Par Benoît Labalette le 30/11/2025

Sur le papier, tout est propre. Votre organigramme est symétrique, les flux d’information sont linéaires et les responsabilités sont clairement définies dans des cases bleues et grises parfaitement alignées. C’est le plan.

Puis, la crise survient.

Instantanément, la hiérarchie théorique vole en éclats. Les connexions deviennent chaotiques, informelles et multiples. Des nœuds de communication saturent, d’autres se brisent. C’est le terrain.

Entre ces deux états, il existe une force invisible mais dévastatrice que Carl von Clausewitz, célèbre théoricien militaire, a baptisée la « friction ». En gestion de crise, comprendre ce mécanisme n’est pas une option, c’est une condition de survie. Croire que le document écrit est la réalité constitue l’erreur fondamentale qui transforme un incident gérable en catastrophe majeure.
■ ■ ■ ■
CONSIGNE 1
Extrayez à l'identique les lignes des enregistrements qui commencent à celle contenant « Is (736,174) farther » et vont jusqu'à celle contenant « Answer: [1112,711], [376,267], [1028,82], [1076,266] », ces deux lignes comprises.

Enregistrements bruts
■ ■ ■ ■
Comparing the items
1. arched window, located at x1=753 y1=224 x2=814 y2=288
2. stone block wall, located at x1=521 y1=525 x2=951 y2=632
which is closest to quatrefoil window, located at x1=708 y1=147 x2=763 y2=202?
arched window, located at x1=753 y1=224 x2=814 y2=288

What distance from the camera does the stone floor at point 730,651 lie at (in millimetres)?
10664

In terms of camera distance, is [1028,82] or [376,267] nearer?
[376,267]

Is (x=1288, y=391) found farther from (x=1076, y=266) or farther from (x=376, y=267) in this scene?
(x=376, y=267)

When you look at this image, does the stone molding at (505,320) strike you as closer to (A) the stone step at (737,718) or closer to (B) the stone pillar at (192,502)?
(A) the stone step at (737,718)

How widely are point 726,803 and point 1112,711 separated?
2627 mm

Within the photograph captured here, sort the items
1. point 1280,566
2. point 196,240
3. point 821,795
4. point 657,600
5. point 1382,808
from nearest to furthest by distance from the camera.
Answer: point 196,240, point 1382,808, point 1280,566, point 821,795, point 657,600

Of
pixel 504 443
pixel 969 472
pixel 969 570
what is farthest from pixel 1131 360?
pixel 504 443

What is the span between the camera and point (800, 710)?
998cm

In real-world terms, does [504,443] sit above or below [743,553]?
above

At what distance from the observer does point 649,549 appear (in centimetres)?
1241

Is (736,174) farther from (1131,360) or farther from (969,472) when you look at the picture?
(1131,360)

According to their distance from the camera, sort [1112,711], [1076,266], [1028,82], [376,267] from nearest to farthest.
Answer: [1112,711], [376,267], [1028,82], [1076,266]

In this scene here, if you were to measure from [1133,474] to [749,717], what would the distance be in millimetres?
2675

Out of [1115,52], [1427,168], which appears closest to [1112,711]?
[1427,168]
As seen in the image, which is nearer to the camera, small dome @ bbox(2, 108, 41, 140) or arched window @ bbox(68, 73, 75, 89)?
■ ■ ■ ■
CONSIGNE 2
Recopiez intégralement et sans la moindre modification le passage retenu sur la gestion de crise.

RÉPONSE ATTENDUE 1
Is (736,174) farther from (1131,360) or farther from (969,472) when you look at the picture?
(1131,360)

According to their distance from the camera, sort [1112,711], [1076,266], [1028,82], [376,267] from nearest to farthest.
Answer: [1112,711], [376,267], [1028,82], [1076,266]

RÉPONSE ATTENDUE 2
Par Benoît Labalette le 30/11/2025

Sur le papier, tout est propre. Votre organigramme est symétrique, les flux d’information sont linéaires et les responsabilités sont clairement définies dans des cases bleues et grises parfaitement alignées. C’est le plan.

Puis, la crise survient.

Instantanément, la hiérarchie théorique vole en éclats. Les connexions deviennent chaotiques, informelles et multiples. Des nœuds de communication saturent, d’autres se brisent. C’est le terrain.

Entre ces deux états, il existe une force invisible mais dévastatrice que Carl von Clausewitz, célèbre théoricien militaire, a baptisée la « friction ». En gestion de crise, comprendre ce mécanisme n’est pas une option, c’est une condition de survie. Croire que le document écrit est la réalité constitue l’erreur fondamentale qui transforme un incident gérable en catastrophe majeure.